Yes, it’s nice having Thanksgiving, but you wish everyone would just loosen up, have some fun, and go beyond comments about the food.
What’s a host or hostess to do?
Shake it up a bit this year by asking eight great questions to make your guests really loosen up, interact, and laugh!
8 Great Thanksgiving Questions
You can go around the table asking each person to guess.
You can create teams and make it a competition.
You can just shout out the questions and get boisterous responses.
You can even buy a cheap trophy or a stuffed-plush-animal turkey to hand out as a prize!
ONE: How many pounds of Thanksgiving turkey are eaten each year?
Each year at Thanksgiving, Americans bake, roast, or fry 46 million turkeys.
A turkey may weigh between eight and thirty pounds.
Cooks know to plan 1 to 1-l/2 pounds of turkey per person.
Every year, we eat 704 MILLION POUNDS of turkey!
TWO: What percentage of the population would rather eat Thanksgiving leftovers than the actual Thanksgiving meal?
Did you know that many, many people don’t like cranberries, sweet potatoes, or even pumpkin pie?
Four-fifth of the population, a whopping 81% of the Thanksgiving feasters, would prefer to eat leftovers than the actual Thanksgiving meal.
THREE: Turkey was not on the menu at the first Thanksgiving celebration in 1621. Scholars, however, suggest that nine other main courses were.
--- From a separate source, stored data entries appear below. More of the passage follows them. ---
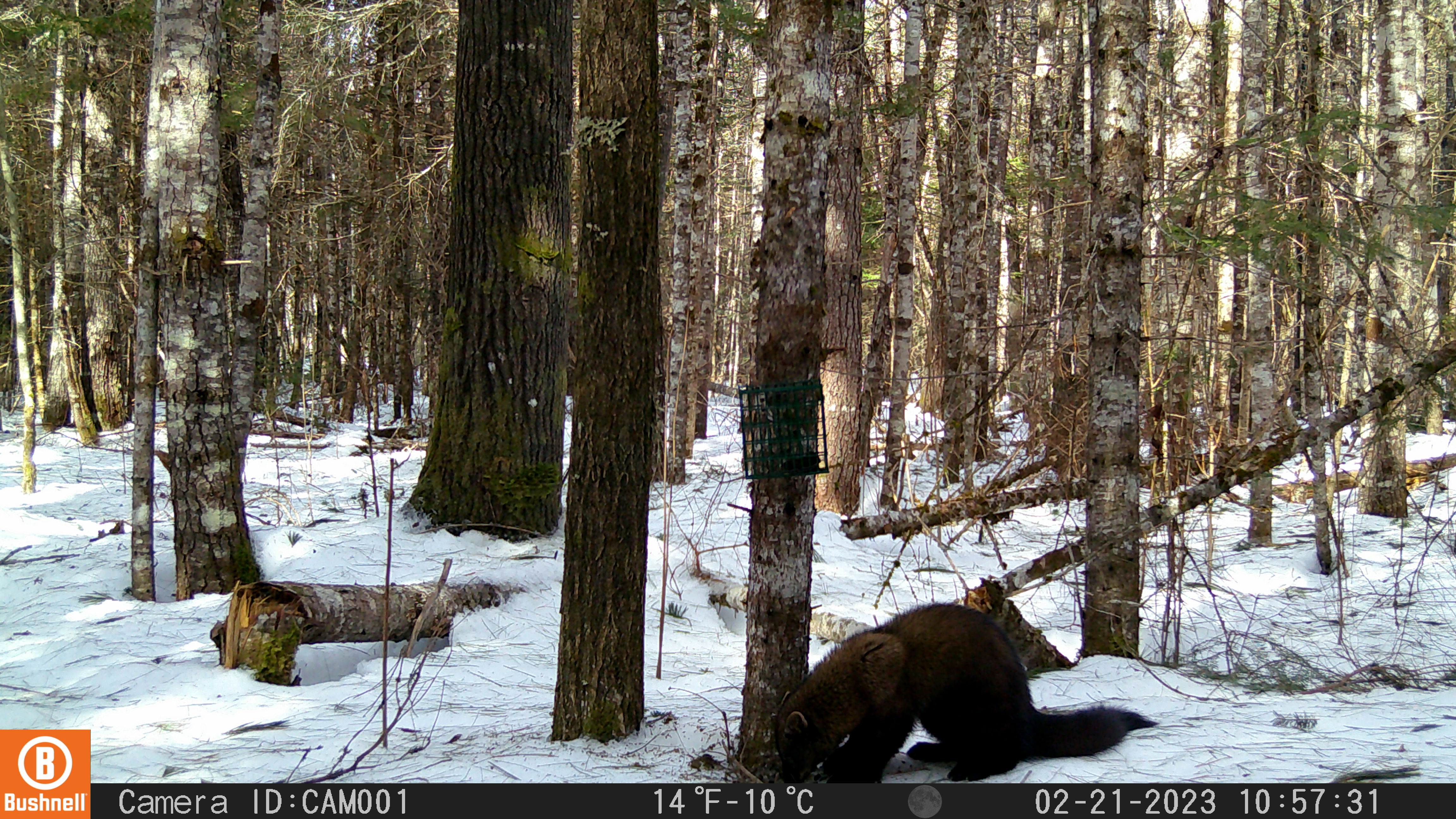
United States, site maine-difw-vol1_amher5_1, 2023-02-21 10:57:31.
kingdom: Animalia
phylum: Chordata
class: Mammalia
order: Carnivora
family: Mustelidae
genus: Pekania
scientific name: Pekania pennanti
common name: fisher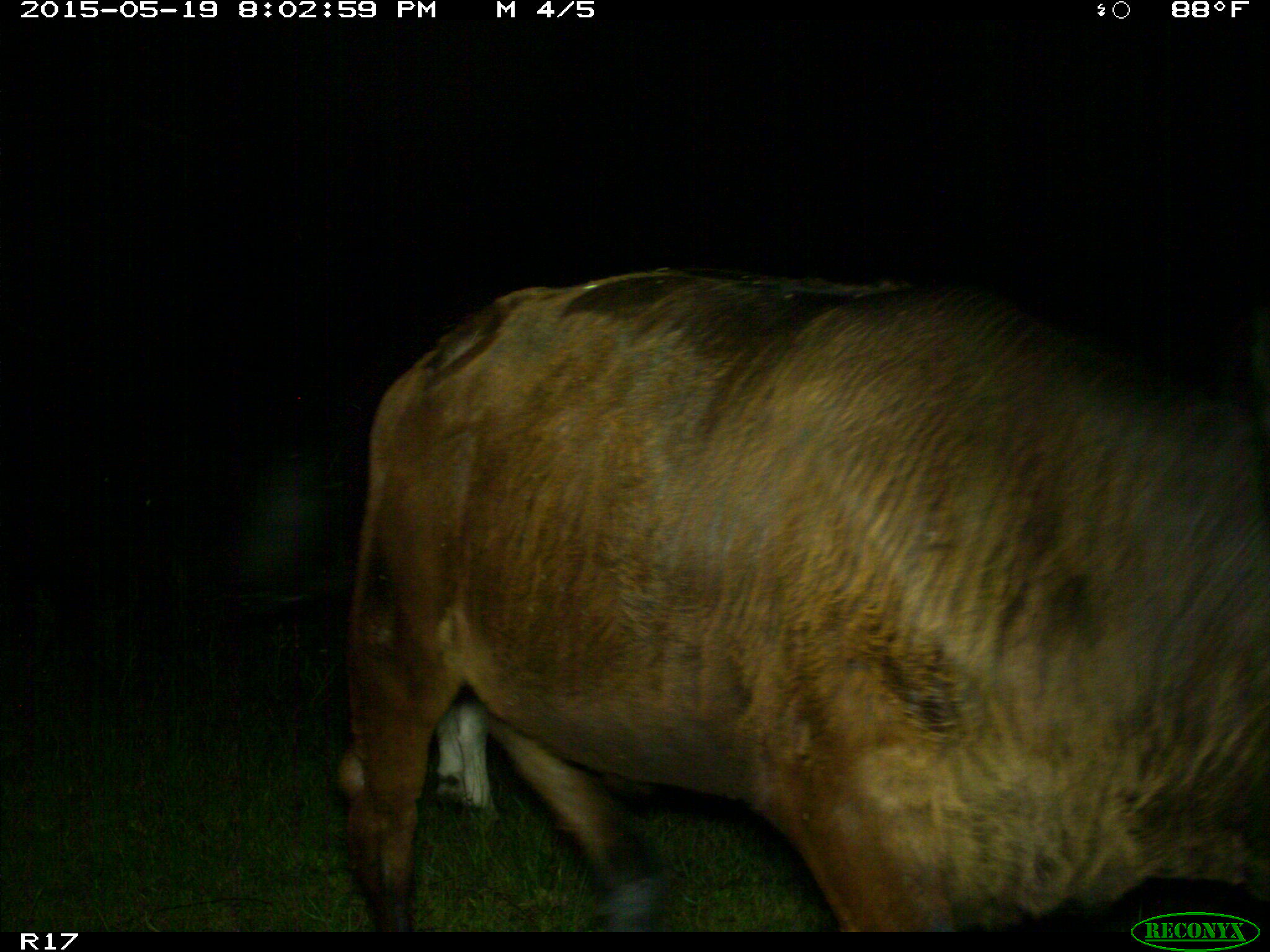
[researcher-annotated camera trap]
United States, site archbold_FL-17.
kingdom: Animalia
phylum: Chordata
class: Mammalia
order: Artiodactyla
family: Bovidae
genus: Bos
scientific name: Bos taurus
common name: domestic cow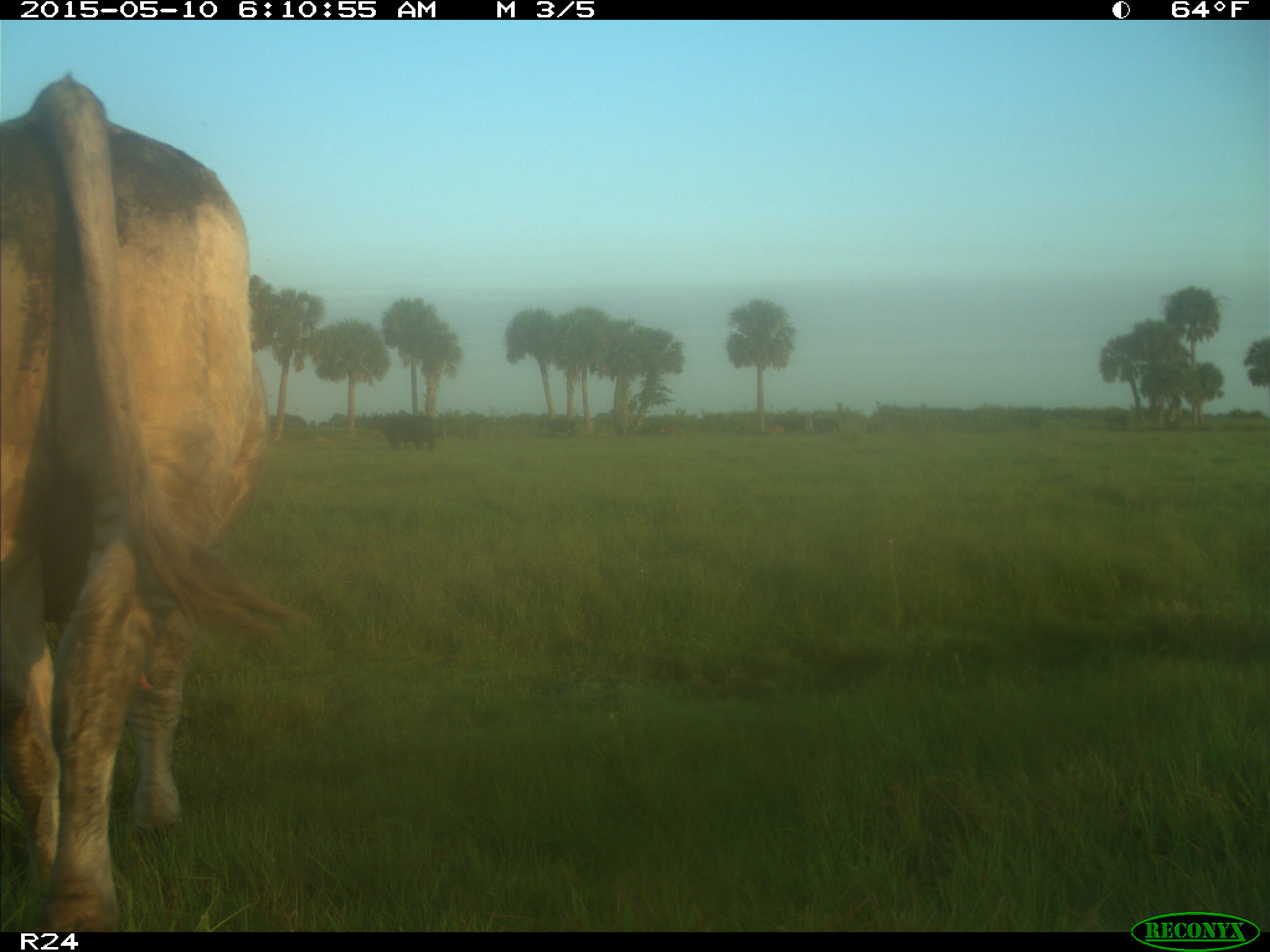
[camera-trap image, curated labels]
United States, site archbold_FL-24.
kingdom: Animalia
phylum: Chordata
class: Mammalia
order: Artiodactyla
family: Bovidae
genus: Bos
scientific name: Bos taurus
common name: domestic cow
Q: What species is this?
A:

What were they?
Keep in mind that Plymouth, Massachusetts is an ocean-side colony. Turkey was not on the menu, but the 44 surviving pilgrims, 90 Wampanoag tribesmen, and Governor William Bradford feasted on other kinds of main courses, including venison (deer) provided by the Native Americans, plus ducks, geese, swan, lobster, eels, mussels, bass, and oysters.
FOUR: On Thanksgiving, what city is the most traveled-to destination in the United States?
You’re in the thick of things here in Central Florida. The most traveled-to destination in the United States is Orlando, Florida, followed by Anaheim, California, and New York City.
The top two destinations are both the home of Disney World and Disney Land.
FIVE: What popular Christmas song with a two-word title was really written as a Thanksgiving song?
Nope. Not “Silent Night,” “Silver Bells,” or “Christmas Song,” (Chestnuts roasting on an open fire….)
In 1857, a song was written for Thanksgiving entitled “One Horse Open Sleigh.”
The tune gained such popularity as a Christmas song instead of a Thanksgiving anthem, that in 1859, the title was changed to “Jingle Bells.”
SIX: A writer was assigned the task of coming up with a Thanksgiving side dish that “uses ingredients found in most American kitchens.” What annual favorite did she concoct?
In 1955, Dorcas Reilly wrote a one-hundred-word recipe that is still served on more than 20 million tables sixty-seven years later.
It was fast, easy, and cheap, so it became very popular.
Today, this one recipe accounts for more than 40% of the sales of one single ingredient.
You guessed it.
Green bean casserole, with 40% of mushroom soup sales coming around Thanksgiving.
SEVEN: What two states raise the most turkeys?
For years, Minnesota has been at the top of the heap of turkey production, but North Carolina is close behind. Other top turkey-producing states are Arkansas, Indiana, Missouri, Virginia, Iowa, and California.
EIGHT: What kind of sales are better on the night before Thanksgiving than any other night of the year?
Not candy, toys, clothes, or restaurant food.
Bar sales.
Americans love to kick back before their day off of giving thanks!
However you spend it and whatever kind of turkey you prefer - talking turkey, going cold turkey, or drinking Wild Turkey – enjoy your holiday.
Please know that ServiceOne is grateful for you and is truly thankful for your business.